#### [WHAT IS BEING ASKED]
Look below for the line containing "MIDNIGHT GAZE ZIP UP HOODIE", then write out that line and every line after it to the end, exactly, minus the pictures.

╭─ MATERIALS PROVIDED

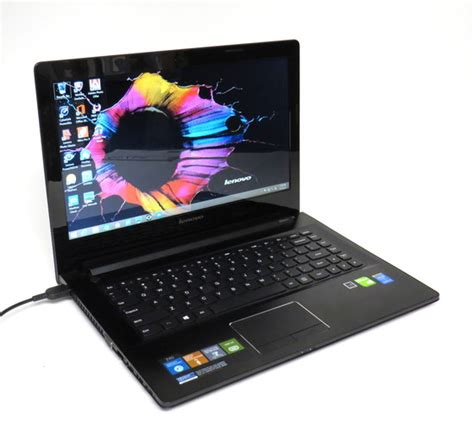 Laptop Lenovo Z40 70 I5 lenovo z40 70 14 quot 1920x1080 500gb hd intel i5 8gb ram
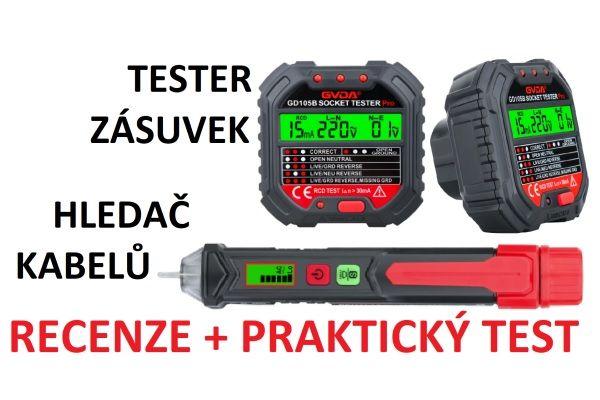 Videorecenze detektoru kabelů a testeru zásuvek od GVDA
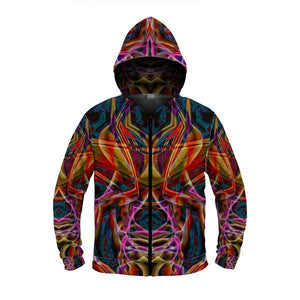 MIDNIGHT GAZE ZIP UP HOODIE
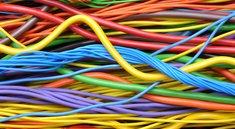 Antennenkabel Unterschiede: Wissenswertes über Fernsehkabel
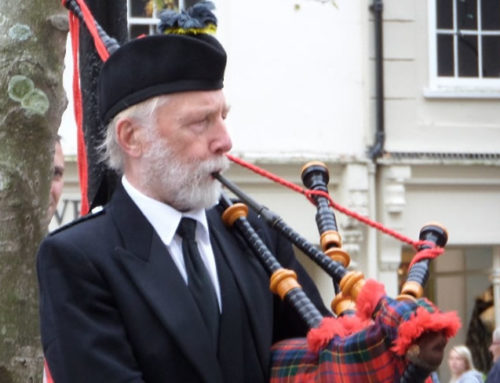 Saturday 25th October – Poppy Appeal Launch Truro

╰─

#### [THE ANSWER]
 MIDNIGHT GAZE ZIP UP HOODIE
 Antennenkabel Unterschiede: Wissenswertes über Fernsehkabel
 Saturday 25th October – Poppy Appeal Launch Truro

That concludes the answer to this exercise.